Abstract
Alzheimer’s disease is the leading cause of dementia in the elderly. It is characterized by progressive memory loss and deterioration of cognitive ability, as well as by the presence of two main histopathological abnormalities in the brain: the amyloid plaques and the neurofibrillary tangles. The first is composed mainly of the aggregated form of the amyloid-beta peptide, while the latter consists of neuronal cell bodies filled with the hyperphosphorylated form of the tau protein. Although several genetic risk factors have been identified, the pathological mechanism of this disease remains elusive. As a consequence, to the present moment there is no cure to this condition or treatment capable of reliably reversing its symptoms. Hereditary forms of the disease typically have an early onset, and are predominantly associated with mutations in the molecular machinery responsible for the metabolism of a protein known as amyloidprecursor protein. In spite of the strong evidence suggesting its involvement in the pathogenesis of Alzheimer’s disease, very little of the normal physiological role of this protein or its pathway is known. A second molecular pathway involved in many cases of neurodegenerative conditions, including Alzheimer’s disease, is the cytoskeletonassociated protein tau. Tau plays an important role in biological processes like axonal transport, and much is known about the molecular mechanisms of tau dysfunction in disease. However, the precise mechanisms by which both amyloid and tau molecular signaling pathways interact in the pathology are not fully understood. As a result, the lack of a clear picture of the molecular alterations underlying this disease has represented a barrier to the development of effective treatments. In this regard, the two available options approved by the U.S. Food and Drug Administration target mostly the symptoms and provide unsatisfactory results in the long term. Many research groups in both academia and industry have focused efforts in the development of new therapies capable of reversing the cognitive impairment of patients with Alzheimer’s disease. Several of the emerging therapies had severe side effects and disappointing outcomes in terms of improving cognitive levels. However, there are some therapies that have been showing more promising results.
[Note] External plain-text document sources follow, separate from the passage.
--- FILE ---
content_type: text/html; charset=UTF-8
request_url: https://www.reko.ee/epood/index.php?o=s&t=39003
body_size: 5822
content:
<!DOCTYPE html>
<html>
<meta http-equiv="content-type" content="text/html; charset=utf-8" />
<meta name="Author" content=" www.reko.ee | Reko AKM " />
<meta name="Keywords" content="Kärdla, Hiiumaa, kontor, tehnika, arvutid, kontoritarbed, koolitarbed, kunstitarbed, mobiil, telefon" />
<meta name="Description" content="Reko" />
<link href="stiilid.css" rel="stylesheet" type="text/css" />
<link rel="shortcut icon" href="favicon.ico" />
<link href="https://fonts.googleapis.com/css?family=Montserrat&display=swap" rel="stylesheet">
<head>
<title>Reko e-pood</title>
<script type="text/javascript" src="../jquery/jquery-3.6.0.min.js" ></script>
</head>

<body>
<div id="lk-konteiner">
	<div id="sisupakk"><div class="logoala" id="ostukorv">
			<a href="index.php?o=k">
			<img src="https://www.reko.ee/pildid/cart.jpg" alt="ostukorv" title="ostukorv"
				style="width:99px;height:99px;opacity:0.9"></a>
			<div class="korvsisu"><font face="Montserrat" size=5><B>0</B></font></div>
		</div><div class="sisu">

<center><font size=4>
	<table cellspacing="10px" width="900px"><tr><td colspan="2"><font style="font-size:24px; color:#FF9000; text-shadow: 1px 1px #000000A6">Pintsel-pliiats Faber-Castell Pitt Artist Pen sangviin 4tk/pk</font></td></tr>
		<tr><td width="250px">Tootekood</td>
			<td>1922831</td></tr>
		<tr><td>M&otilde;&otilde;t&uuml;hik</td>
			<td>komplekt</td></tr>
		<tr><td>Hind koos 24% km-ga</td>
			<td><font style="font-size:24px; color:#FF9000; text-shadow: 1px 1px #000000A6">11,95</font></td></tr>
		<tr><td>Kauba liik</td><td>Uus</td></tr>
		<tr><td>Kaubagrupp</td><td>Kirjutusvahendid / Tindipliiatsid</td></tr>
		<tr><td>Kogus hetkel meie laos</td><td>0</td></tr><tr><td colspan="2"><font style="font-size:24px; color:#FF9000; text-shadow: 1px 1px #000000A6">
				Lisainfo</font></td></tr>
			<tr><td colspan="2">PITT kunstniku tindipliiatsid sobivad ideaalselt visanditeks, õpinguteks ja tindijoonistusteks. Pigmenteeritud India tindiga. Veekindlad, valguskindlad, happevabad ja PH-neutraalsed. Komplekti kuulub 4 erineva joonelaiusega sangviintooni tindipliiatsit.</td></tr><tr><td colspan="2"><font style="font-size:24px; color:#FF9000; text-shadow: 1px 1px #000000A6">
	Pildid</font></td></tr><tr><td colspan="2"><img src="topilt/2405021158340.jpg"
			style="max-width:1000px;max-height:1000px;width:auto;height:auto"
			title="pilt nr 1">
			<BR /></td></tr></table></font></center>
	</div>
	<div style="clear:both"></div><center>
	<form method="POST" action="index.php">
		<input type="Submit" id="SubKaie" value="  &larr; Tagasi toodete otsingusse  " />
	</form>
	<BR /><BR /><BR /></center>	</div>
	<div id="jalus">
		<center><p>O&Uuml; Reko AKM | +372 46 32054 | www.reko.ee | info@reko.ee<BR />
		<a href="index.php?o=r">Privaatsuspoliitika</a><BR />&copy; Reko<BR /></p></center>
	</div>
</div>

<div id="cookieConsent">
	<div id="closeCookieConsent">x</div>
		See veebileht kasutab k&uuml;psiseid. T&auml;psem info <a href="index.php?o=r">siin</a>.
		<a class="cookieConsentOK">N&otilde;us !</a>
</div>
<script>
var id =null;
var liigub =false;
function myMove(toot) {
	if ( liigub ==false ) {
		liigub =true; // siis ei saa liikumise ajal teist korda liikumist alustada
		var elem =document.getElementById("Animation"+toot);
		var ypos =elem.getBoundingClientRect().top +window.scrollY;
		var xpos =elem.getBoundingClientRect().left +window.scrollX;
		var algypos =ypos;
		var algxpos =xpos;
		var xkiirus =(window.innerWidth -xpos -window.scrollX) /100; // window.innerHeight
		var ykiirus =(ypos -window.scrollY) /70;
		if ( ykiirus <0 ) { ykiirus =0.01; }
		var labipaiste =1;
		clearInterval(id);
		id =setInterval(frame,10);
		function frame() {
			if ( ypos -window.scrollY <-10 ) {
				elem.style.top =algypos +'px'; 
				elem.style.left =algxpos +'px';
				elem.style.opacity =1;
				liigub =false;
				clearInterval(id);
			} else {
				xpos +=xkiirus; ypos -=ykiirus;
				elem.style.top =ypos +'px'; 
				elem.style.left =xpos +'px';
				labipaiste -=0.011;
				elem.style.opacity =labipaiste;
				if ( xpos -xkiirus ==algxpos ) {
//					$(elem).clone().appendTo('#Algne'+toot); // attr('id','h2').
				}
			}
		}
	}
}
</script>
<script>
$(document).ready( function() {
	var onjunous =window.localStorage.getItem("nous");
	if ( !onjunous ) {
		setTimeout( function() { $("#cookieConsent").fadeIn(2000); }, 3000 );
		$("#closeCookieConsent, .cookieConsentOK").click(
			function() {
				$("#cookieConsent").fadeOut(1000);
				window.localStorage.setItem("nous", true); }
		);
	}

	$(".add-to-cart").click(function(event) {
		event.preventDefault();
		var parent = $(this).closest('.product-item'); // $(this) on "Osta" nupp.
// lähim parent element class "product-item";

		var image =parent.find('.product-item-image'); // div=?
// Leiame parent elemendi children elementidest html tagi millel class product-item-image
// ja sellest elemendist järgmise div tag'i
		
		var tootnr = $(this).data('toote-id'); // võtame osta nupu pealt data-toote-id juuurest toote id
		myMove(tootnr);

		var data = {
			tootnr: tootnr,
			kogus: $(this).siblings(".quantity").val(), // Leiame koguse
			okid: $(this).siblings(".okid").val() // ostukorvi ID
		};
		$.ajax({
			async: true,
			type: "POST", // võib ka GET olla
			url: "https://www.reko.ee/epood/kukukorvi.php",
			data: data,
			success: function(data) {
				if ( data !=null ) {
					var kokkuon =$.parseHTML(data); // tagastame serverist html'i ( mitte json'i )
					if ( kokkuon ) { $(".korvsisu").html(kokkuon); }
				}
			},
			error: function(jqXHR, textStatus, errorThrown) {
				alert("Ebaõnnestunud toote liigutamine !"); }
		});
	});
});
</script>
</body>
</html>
Further studies and clinical trials are still needed to fully address the risks and benefits of new treatments in Alzheimer’s disease.
Keywords: Alzheimer’s disease, amyloid, tau, treatment, Aβ, amyloid precursor, protein, neurofibrillary tangles, amyloid plaques, neuroinflammation, memory, learning, memantine, glutamate, NMDA receptors, AMPA receptors, long-term potentiation, synaptic transmission, insulin, oxidative stress, excitotoxicity.